Importantly, the Government of Bermuda is well aware of the situation in Hong Kong and the potential exodus of capital that could transpire in the coming months. In June, the House of Assembly tabled new legislation which allows lawyers to more effectively promote Bermuda overseas. It is believed such legislation will help attract Hong Kong-based investors looking to offshore destinations.

Overall, it is a market to consider either as part of a short-term reallocation of wealth or long-term exit from the Hong Kong jurisdiction. Backed by a stable government, Bermuda provides the security investors and wealth managers are after to hedge against periods of market volatility.

Cayman Islands

Akin to Bermuda, the Cayman Islands is an established offshore investment destination. A leading domicile for investment funds, the Cayman Islands accommodates over 75% of the world’s offshore hedge funds. On top of this, it houses an estimated $1.1 trillion of assets under management.

The British Overseas Territory is renowned for its access to the European Single Market. For many wealth managers, the Cayman Islands offers an environment where they can pool and diversify their capital holdings while at the same time minimising their risk exposure. The added benefits of holding assets in Cayman includes the territory’s tax-neutral framework, transparent judicial system and stable government administration.

Like Bermuda, the Cayman Islands benefits from hosting the offices of the world’s leading financial institutions. Again, this ensures quick decision making and the opportunity for networking should fund managers be seeking to assess all their available future options.

The Channel Islands

Located off the coast of France, the Channel Islands are highly regarded by fund and asset managers as one of the leading financial services centres for private investment funds. The two major islands that fall under the Channel Islands’ jurisdiction are Guernsey and Jersey. While having some elements of European financial regulation incorporated into their legal framework, the Channel Islands also benefit from having autonomous control over their economies.

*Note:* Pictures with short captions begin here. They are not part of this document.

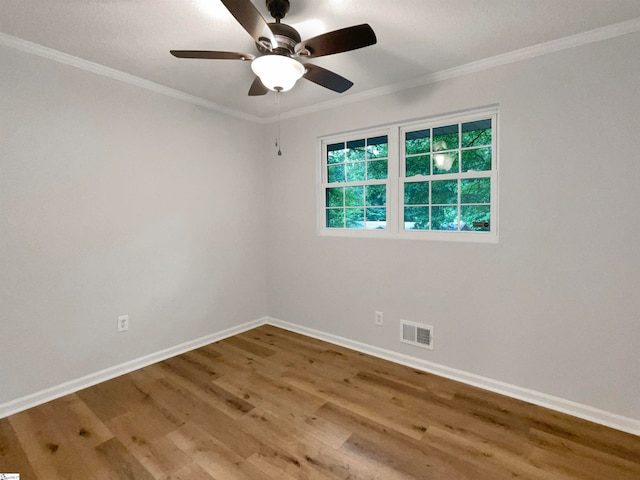 unfurnished room with hardwood / wood-style floors, ceiling fan, and crown molding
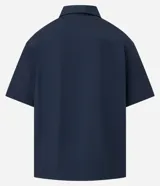 Camisa de manga corta color azul marino de corte boxy, con cuello inglés, cierre frontal de botones metálicos a presión y bolsillos cargo en el pecho.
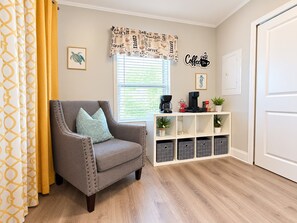 Ein gemütliches Wohnzimmer mit einem grauen Sessel, einer Kaffeestation und einem Bücherregal.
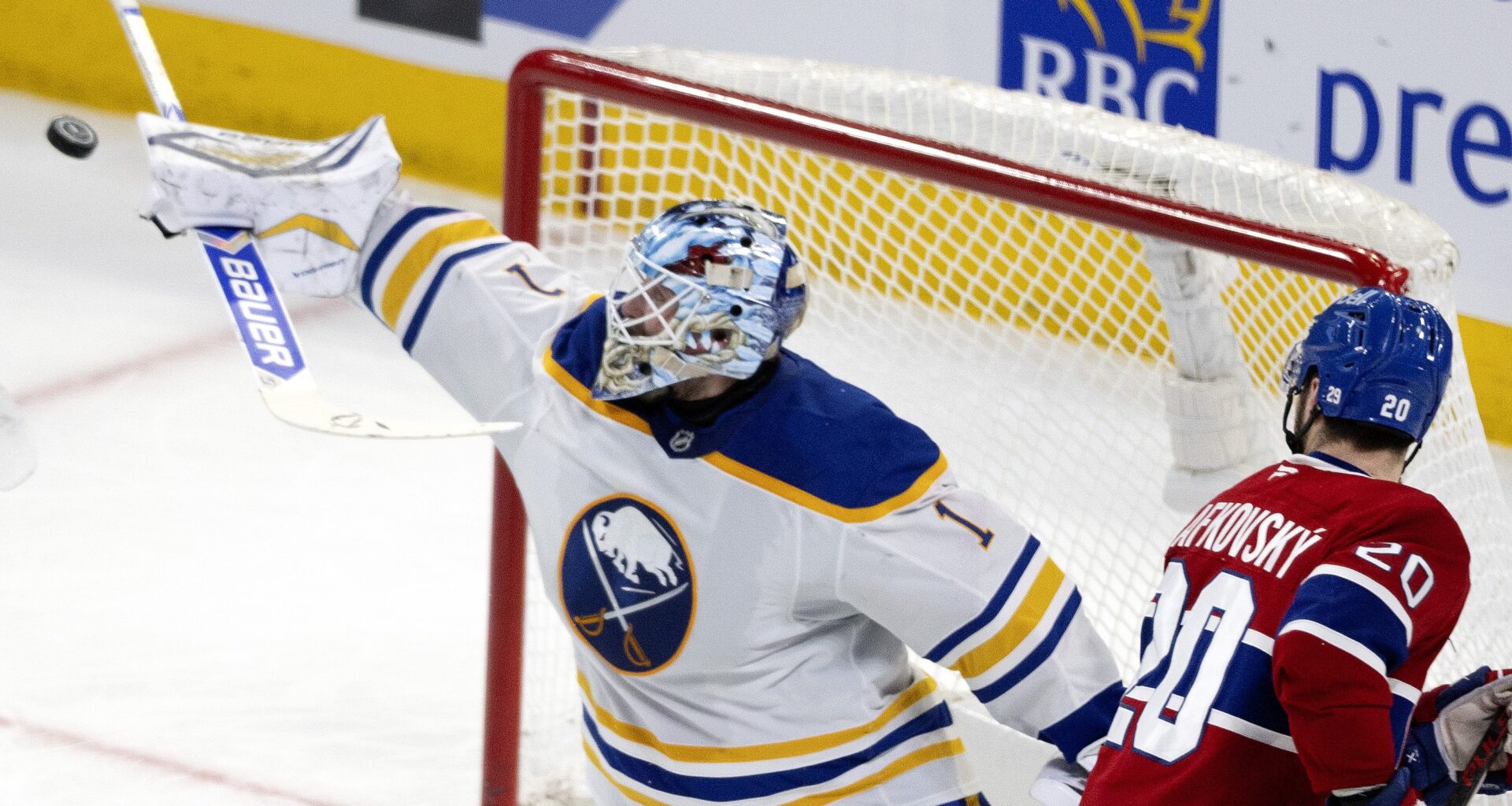 Canadiens left wing Juraj Slafkovsky (20) watches Buffalo Sabres goaltender Ukko-Pekka Luukkonen (1) deflect the puck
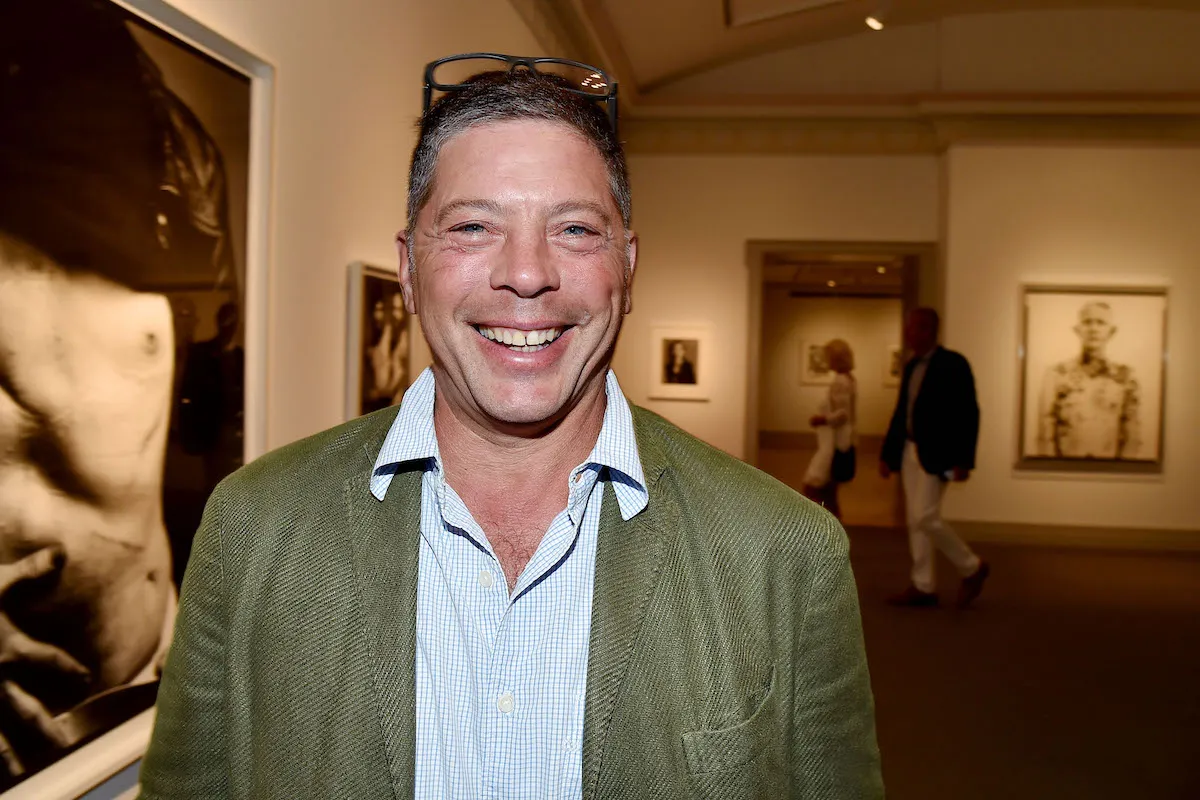 A smiling man in a green leather jacket standing in a gallery.
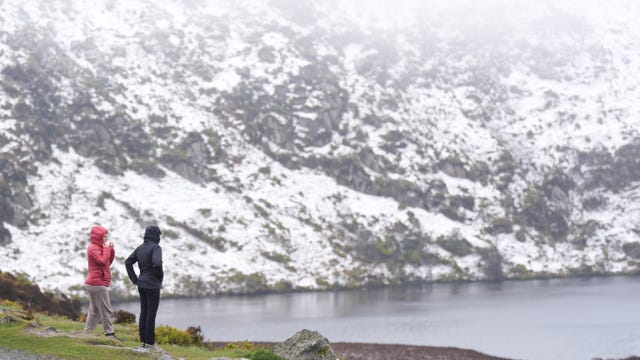 People looking at the snow at Lough Bray Upper on Powerscourt Mountain in Co Wicklow in April (
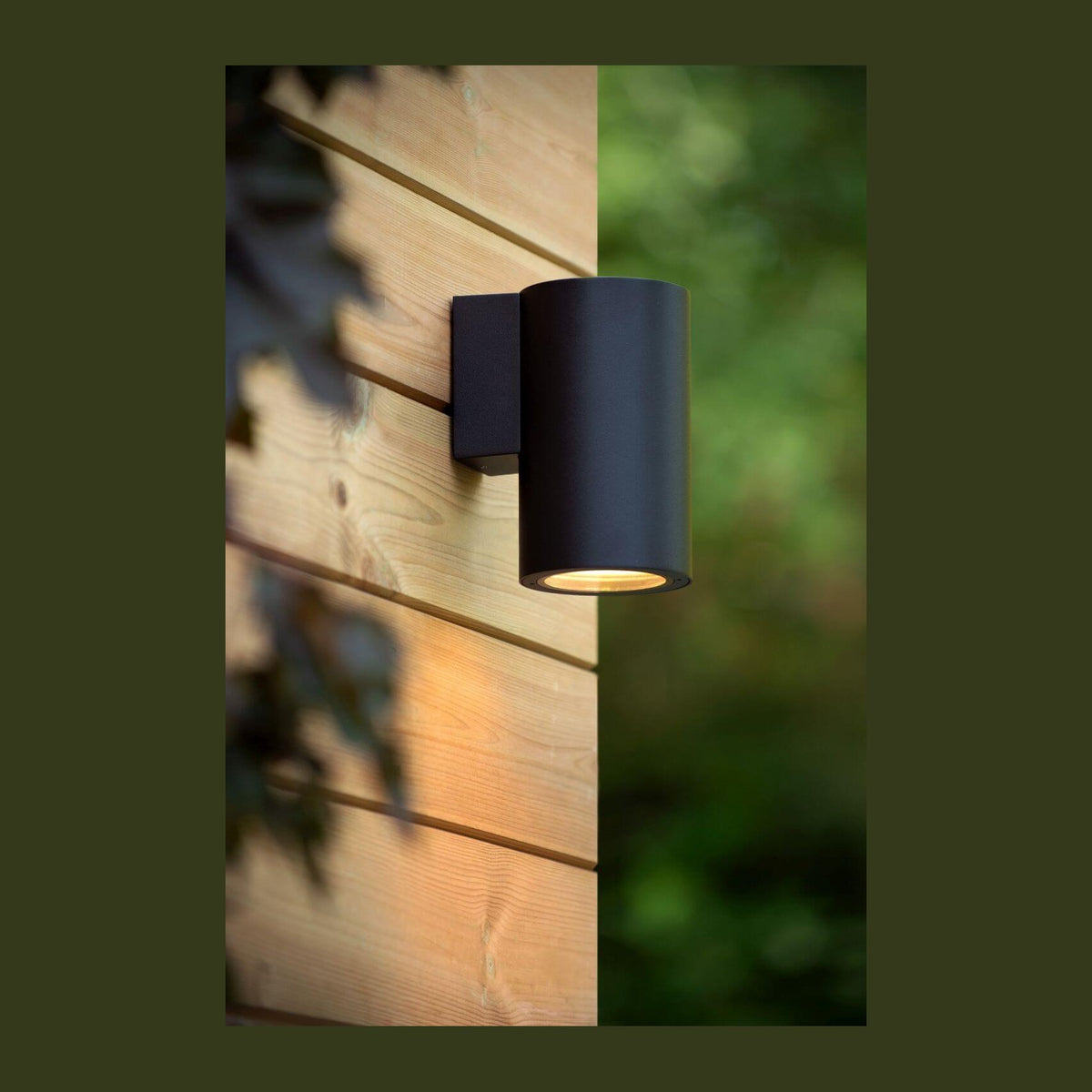 Applique extérieure noire fixée sur mur de bois, éclairage vers le bas, ambiance jardin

As a consequence of this, the government has created an environment open to offshore investment opportunities, backed by simple regulation that encourages international capital flows. For example, in Guernsey, individuals and companies pay only a 20% basic rate of tax on investments.

Jersey and Guernsey have been traditionally held in high regard by HNWIs based in Asia. This is because they offer tax neutrality and a range of wealth structuring options, as well as access to highly skilled experts well-versed in asset management.

Preparing for the future

A common factor linking the above markets is the fact that as British Overseas Territories, final judicial recourse is to the Privy Council in London. This is hugely advantageous for investors and wealth managers seeking jurisdictions that have a stable and predictable judicial system in place. Political stability and transparency are extremely important, which is no doubt why some commentators are anticipating a transition of wealth outside of Hong Kong.

Should the current unrest seen in Hong Kong subside, it is possible that there will not be a repeat of the capital fight seen in 1997. If the city commits to either further alignment with China or becoming a proper, fully-fledged democracy, then its position as a prominent Asian investment destination will remain firm. After all, above all else, investors favour certainty and the ability to effectively plan for the future.

If Hong Kong fails to provide these crucial assurances, then the viable offshore alternatives, such as those listed above, should be fully explored by those with Hong Kong-based assets.

Of course, any major financial decision by businesses or individuals should only be pursued after careful, thorough research. Advisory financial institutions and wealth managers with the knowledge and expertise needed for such decision making should absolutely be sought out.